Beneficiado por Toffoli nas ‘rachadinhas’, Flávio Bolsonaro silencia sobre escândalos do ministro no caso Master

Senador, que teve caso anulado por liminar decisiva do magistrado após articulação de Jair Bolsonaro, adota postura discreta diante das graves acusações envolvendo o ex-presidente do STF e o banqueiro Daniel Vorcaro.

Por Redação NINJAFSA 14/02/2026 • 15:30

RESUMO DA MATÉRIA

O senador Flávio Bolsonaro (PL-RJ), historicamente crítico ao STF, mantém silêncio absoluto sobre as recentes denúncias envolvendo o ministro Dias Toffoli e o Banco Master. A postura discreta é atribuída nos bastidores à liminar concedida por Toffoli em 2019, que suspendeu investigações cruciais sobre o caso das “rachadinhas”, beneficiando diretamente o parlamentar após articulação política de seu pai, Jair Bolsonaro.

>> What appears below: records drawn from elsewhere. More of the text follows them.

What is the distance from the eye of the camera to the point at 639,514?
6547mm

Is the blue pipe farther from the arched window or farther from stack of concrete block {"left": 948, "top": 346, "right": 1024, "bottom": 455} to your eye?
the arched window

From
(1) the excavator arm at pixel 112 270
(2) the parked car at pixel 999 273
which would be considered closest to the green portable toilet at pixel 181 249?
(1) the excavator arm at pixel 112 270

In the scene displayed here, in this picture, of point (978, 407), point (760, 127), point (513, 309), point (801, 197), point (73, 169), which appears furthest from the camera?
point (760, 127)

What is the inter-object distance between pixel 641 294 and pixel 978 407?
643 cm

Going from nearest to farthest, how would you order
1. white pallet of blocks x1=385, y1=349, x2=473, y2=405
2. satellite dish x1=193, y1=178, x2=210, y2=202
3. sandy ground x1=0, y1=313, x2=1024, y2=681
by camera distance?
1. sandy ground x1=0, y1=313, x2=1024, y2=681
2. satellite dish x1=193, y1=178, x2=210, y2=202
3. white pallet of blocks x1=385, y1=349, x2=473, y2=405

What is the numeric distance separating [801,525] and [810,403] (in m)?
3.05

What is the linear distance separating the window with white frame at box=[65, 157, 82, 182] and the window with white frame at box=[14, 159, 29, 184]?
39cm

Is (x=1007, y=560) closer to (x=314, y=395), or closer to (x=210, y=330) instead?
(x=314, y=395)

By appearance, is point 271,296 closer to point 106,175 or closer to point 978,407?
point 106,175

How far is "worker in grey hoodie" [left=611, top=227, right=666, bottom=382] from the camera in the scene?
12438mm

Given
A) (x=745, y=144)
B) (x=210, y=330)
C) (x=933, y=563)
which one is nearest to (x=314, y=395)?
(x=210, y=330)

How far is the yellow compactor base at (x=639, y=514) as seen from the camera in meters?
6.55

Beneficiado por Toffoli nas ‘rachadinhas’, Flávio Bolsonaro silencia sobre escândalos do ministro no caso Master

O silêncio do senador Flávio Bolsonaro (PL-RJ) diante das graves acusações que pesam sobre o ministro Dias Toffoli, do Supremo Tribunal Federal (STF), tem chamado a atenção no Congresso Nacional. Enquanto a oposição se mobiliza para cobrar esclarecimentos sobre as menções ao magistrado encontradas pela Polícia Federal nos celulares do banqueiro Daniel Vorcaro, dono do Banco Master, o filho “01” do ex-presidente Jair Bolsonaro evita comentar o caso publicamente.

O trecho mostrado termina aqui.